Monday, November 30, 2015

Rainbow Soap Balls

Making soap balls for the use of embedding in a log of soap is commonly done.  I've done single color soap balls, complicated layered balls, tiny and large.  This creation is talking about rainbow color soap balls and how I made them.
I started with making a batch of fresh soap mixed with each individual rainbow color.  I usually unmold the soap and wait for 2 days, that's when my soap is still soft enough to knead but not sticky anymore.  Then I kneaded each soap dough into thin long rods.
Combined the rods, cut into sections then twisted them into balls.  It is time consuming but look how pretty those balls are!  Usually if I want to embed big balls into a fresh batch of soap I need to do it within a week, otherwise the balls will get dried and become too hard to cut against soft fresh soap.  Here's the final soap I used these balls in:








Monday, November 16, 2015

Shooting Star

The actual time spent in making soap is pretty short, but that's not to say each batch doesn't take a long time to produce.  Why?!  Because I spend most of my time designing in my head.  This is a short story about the making of my Shooting Star soap.

- Records shown -
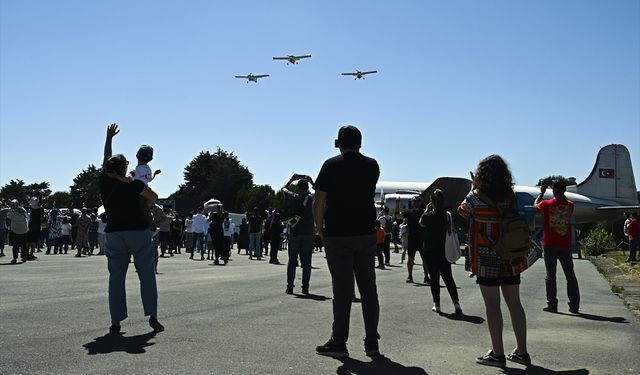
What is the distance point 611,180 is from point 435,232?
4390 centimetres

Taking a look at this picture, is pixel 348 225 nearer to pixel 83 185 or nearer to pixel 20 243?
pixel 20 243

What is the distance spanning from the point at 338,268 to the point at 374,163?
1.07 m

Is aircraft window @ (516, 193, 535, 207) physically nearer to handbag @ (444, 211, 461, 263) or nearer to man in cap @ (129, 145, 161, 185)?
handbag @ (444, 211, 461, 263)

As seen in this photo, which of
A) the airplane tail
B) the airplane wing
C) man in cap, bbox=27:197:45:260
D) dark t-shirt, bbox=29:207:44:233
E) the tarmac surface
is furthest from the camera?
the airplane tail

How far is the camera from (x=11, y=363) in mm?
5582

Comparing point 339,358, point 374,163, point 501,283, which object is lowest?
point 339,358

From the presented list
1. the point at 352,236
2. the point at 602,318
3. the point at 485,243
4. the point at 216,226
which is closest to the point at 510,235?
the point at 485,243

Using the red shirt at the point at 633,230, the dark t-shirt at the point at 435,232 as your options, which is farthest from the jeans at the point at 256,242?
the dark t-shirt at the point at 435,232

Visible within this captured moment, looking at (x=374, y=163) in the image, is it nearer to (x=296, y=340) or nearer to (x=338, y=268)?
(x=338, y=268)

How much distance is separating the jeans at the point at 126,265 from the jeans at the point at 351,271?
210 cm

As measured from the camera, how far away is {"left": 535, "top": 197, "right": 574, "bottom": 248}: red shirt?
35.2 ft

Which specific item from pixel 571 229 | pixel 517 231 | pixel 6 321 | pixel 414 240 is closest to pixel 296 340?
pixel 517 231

...

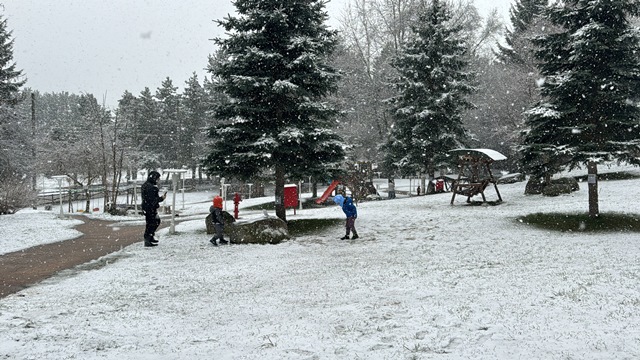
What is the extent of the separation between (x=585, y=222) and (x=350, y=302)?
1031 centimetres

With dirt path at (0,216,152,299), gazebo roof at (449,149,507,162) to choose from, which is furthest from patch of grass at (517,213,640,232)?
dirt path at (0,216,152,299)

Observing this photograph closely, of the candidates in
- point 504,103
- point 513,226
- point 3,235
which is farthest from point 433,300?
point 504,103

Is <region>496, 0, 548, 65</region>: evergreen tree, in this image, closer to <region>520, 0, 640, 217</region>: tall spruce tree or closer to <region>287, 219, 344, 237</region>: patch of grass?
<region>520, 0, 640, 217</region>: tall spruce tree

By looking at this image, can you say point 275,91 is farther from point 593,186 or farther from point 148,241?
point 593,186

- Given instruction 1 -
Retype the part of the soap-making blog that opens with the words containing "Monday, November 16, 2015" and closes with "Shooting Star soap.".
- Given instruction 2 -
Write what comes next in the soap-making blog, picking up after its final sentence.

- Task response 1 -
Monday, November 16, 2015

Shooting Star

The actual time spent in making soap is pretty short, but that's not to say each batch doesn't take a long time to produce.  Why?!  Because I spend most of my time designing in my head.  This is a short story about the making of my Shooting Star soap.

- Task response 2 -
 It started with me thinking about my holiday season soap making.  I don't usually re-make soap from the past, if I can, I prefer reinventing the wheel.  Last year the same fragrance soap was made with rainbow colored soap bits embedded in t a white base.  The colors of rainbow always catch people's attention.  And the idea of rainbow led me to the image of shooting star.  The actually star is made ahead of time with transparent melt & pour soap base to embed into the soap log to look like a star on top of a ray of rainbow.
 Well, this is a perfect case of what I see in my head is totally not what happened in the reality...  See my diagram below:
Oh well, there's always the next time!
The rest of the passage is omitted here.